Les conflits du Moyen Orient prennent donc des formes différentes et celles-ci peuvent évoluer dans le temps.

 

 

                Alors quelles conclusions peut-on tirer de l’analyse dans le temps (analyse diachronique) et l’espace (lecture diatopique) des conflits au Moyen-Orient ?  Il apparait que si cette région est aussi instable c’est parce qu’elle concentre de nombreux facteurs de tensions. Ces derniers sont liés à la diversité des cultures,  à l’inégale répartition des ressources, à la faiblesse de la démocratie, aux multiples revendications nationales et territoriales. Le plus souvent les causes de conflits sont entremêlées. On ne saurait donc réduire les conflits de la région à une seule explication, de la même façon qu’il est impossible de les inscrire dans une seule échelle d’interprétation. Une lecture multiscalaire est donc nécessaire pour une approche géopolitique complète. On constate également que dans cette région les guerres prennent des formes très variées. Les conflits peuvent même voir leur nature évoluer.

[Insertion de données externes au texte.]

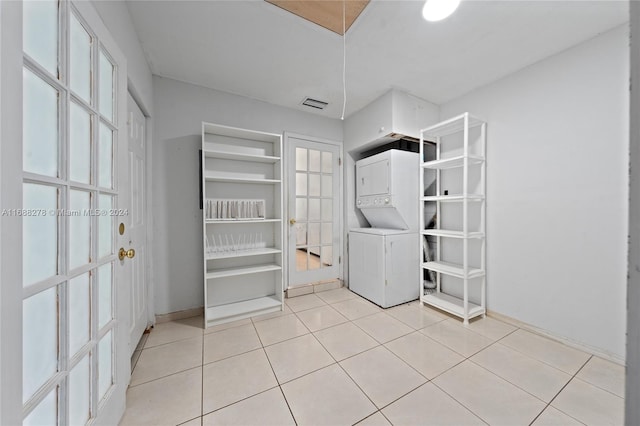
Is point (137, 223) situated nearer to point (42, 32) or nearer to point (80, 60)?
point (80, 60)

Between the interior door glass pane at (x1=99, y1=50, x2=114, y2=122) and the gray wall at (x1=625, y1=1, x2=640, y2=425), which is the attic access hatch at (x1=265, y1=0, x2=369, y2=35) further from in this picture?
the gray wall at (x1=625, y1=1, x2=640, y2=425)

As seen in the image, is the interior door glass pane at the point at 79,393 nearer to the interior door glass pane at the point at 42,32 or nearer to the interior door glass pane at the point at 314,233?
the interior door glass pane at the point at 42,32

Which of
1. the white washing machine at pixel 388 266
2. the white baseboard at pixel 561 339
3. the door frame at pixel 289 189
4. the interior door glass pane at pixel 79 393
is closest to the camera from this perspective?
the interior door glass pane at pixel 79 393

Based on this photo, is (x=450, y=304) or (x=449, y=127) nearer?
(x=450, y=304)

Il est difficile d’être optimiste au sujet du devenir de la région. Au Proche-Orient par exemple, l’arrivée au pouvoir en Israël d’une coalition très à droite risque de raviver les tensions entre Israéliens et Palestiniens notamment au sujet de la  Cisjordanie. Israël a longtemps fait figure d’unique démocratie de la région mais les projets législatifs du gouvernement actuel risque de compromettre ce statut. Ailleurs, chez les ennemis d’Israël comme la Syrie ou l’Iran, les peuples continuent à se battre pour la démocratie avec un succès incertain.